On semipositone problems over $\mathbb{R}^N$ for the fractional $p$-Laplace operator (2401.16953v4)

Abstract: For $N \geq 1, s\in (0,1)$, and $p \in (1, \frac{N}{s})$ we find a positive solution to the following class of semipositone problems associated with the fractional $p$-Laplace operator: \begin{equation}\tag{SP} (-\Delta)_{p}^{s}u = g(x)f_a(u) \text{ in } \mathbb{R}^N, \end{equation} where $g \in L^1(\mathbb{R}^N) \cap L^{\infty}(\mathbb{R}^N)$ is a positive function, $a>0$ is a parameter and $f_a \in \mathcal{C}(\mathbb{R})$ is defined as $f_a(t) = f(t)-a$ for $t \ge 0$, $f_a(t) = -a(t+1)$ for $t \in [-1, 0]$, and $f_a(t) = 0$ for $t \le -1$, where $f$ is a non-negative continuous function on $[0,\infty)$ satisfies $f(0)=0$ with subcritical and Ambrosetti-Rabinowitz type growth. Depending on the range of $a$, we obtain the existence of a mountain pass solution to (SP) in $\mathcal{D}^{s,p}(\mathbb{R}^N)$. Then, we prove mountain pass solutions are uniformly bounded with respect to $a$, over $L^r(\mathbb{R}^N)$ for every $r \in \left[\frac{Np}{N-sp}, \infty\right]$. In addition, if $p>\frac{2N}{N+2s}$, we establish that (SP) admits a non-negative mountain pass solution for each $a$ near zero.

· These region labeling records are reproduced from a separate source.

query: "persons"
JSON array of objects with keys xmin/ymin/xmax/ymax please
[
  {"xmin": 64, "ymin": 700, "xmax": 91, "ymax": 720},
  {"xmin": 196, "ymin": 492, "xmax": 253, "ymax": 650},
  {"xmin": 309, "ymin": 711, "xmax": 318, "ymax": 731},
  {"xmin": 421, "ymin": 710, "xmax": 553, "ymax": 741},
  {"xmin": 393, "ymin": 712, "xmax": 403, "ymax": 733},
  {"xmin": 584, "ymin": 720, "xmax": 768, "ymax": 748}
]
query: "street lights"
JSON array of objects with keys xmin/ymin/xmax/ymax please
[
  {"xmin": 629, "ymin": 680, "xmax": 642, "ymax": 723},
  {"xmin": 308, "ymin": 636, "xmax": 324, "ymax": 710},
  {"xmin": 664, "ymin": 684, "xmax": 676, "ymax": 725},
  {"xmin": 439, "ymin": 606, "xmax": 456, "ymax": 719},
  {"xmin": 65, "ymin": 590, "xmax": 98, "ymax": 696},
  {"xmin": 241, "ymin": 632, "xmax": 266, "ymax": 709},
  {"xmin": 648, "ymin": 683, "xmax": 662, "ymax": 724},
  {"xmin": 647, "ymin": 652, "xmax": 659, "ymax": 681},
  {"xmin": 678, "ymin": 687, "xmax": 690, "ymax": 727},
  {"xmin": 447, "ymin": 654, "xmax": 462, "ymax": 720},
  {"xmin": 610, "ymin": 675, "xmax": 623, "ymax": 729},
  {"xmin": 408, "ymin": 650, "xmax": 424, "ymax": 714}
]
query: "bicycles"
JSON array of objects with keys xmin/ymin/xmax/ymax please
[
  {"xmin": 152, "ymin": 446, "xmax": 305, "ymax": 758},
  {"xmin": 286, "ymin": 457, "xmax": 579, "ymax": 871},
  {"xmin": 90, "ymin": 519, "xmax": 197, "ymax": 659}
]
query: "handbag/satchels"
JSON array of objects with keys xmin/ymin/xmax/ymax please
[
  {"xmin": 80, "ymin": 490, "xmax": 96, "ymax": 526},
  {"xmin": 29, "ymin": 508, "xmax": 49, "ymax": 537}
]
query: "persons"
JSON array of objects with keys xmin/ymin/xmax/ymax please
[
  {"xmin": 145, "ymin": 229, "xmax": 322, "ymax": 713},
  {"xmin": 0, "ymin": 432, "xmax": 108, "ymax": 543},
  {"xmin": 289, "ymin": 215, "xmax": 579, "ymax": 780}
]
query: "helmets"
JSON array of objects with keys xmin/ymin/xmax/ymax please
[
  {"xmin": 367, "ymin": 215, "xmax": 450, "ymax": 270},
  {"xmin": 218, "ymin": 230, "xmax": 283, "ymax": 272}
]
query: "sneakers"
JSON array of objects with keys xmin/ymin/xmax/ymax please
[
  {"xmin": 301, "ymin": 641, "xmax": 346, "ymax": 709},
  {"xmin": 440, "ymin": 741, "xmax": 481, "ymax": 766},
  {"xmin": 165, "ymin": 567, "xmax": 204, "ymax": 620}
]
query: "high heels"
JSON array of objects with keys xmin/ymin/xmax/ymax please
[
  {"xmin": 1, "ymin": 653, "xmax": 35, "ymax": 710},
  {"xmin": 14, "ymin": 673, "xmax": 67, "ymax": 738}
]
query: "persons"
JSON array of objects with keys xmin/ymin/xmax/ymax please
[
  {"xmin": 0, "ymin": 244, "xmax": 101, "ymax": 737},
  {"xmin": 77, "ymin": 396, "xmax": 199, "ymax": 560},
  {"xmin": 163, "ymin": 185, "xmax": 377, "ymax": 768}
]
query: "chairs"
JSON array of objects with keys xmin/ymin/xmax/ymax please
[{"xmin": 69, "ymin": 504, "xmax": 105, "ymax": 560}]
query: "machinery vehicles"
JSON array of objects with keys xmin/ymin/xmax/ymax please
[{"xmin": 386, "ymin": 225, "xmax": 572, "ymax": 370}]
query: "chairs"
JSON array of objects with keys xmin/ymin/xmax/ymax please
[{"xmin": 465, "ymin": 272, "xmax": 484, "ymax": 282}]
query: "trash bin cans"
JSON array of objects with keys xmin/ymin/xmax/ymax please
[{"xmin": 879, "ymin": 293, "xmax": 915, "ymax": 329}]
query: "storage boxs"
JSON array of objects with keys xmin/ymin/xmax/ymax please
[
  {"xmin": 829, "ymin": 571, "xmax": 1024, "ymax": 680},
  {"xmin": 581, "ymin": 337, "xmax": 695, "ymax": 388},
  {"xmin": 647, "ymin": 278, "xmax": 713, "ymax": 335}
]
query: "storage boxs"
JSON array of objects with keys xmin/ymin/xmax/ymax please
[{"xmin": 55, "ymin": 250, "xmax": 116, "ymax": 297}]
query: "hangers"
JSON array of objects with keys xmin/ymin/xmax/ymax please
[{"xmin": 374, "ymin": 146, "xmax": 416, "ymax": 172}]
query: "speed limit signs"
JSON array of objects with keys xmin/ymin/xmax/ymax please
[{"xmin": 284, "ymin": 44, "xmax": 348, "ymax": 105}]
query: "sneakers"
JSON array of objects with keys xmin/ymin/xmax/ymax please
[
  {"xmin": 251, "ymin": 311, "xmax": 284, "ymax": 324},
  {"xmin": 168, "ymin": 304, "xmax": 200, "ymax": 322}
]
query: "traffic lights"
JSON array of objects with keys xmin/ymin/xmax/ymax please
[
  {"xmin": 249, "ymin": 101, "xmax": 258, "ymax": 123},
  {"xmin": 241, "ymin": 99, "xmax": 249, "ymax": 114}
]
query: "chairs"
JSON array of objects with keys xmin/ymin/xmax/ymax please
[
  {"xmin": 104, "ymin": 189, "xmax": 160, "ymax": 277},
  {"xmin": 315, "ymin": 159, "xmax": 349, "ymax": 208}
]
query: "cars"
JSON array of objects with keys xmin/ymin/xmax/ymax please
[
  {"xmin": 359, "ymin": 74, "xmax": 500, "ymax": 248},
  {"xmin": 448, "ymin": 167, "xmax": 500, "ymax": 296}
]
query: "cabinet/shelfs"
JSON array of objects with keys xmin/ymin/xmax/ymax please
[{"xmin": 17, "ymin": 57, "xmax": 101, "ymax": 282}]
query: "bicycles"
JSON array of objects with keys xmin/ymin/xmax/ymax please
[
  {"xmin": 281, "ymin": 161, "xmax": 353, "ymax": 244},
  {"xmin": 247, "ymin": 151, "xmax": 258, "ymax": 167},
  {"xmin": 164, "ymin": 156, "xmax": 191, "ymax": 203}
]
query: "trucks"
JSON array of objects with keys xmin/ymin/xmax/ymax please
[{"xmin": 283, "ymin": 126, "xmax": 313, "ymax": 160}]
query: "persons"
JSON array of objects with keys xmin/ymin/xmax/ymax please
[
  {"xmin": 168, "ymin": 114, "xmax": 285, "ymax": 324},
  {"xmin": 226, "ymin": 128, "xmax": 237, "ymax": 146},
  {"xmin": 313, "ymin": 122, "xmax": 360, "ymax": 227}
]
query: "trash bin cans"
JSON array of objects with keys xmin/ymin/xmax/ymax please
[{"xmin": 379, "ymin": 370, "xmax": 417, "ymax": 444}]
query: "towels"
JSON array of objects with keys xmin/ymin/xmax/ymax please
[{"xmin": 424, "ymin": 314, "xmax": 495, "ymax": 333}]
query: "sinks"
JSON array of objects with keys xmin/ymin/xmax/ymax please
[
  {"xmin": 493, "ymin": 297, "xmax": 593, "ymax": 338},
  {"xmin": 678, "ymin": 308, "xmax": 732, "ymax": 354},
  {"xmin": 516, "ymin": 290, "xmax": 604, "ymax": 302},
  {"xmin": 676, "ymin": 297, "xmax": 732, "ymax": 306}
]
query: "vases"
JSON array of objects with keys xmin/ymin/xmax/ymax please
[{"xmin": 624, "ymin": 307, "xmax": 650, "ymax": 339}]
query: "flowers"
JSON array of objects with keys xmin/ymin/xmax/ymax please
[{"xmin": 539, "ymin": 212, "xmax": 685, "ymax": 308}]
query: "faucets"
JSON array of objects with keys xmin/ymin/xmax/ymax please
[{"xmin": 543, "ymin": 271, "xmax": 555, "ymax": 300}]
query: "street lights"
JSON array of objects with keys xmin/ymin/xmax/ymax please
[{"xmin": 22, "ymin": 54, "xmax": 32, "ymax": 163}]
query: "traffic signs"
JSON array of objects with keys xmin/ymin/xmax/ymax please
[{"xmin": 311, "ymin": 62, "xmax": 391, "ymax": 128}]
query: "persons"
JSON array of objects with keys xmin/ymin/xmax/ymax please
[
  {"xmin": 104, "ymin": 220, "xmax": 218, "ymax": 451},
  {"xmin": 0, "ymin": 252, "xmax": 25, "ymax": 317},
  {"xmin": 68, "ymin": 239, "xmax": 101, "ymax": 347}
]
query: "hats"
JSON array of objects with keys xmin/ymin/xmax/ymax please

Finally, under the assumption $g(x) \leq \frac{B}{|x|^{\beta(p-1)+sp}}$ for $B>0, x \neq 0$, and $ \beta \in \left(\frac{N-sp}{p-1}, \frac{N}{p-1}\right)$, we derive an explicit positive radial subsolution to (SP) and show that the non-negative solution is positive a.e. in $\mathbb{R}^N$.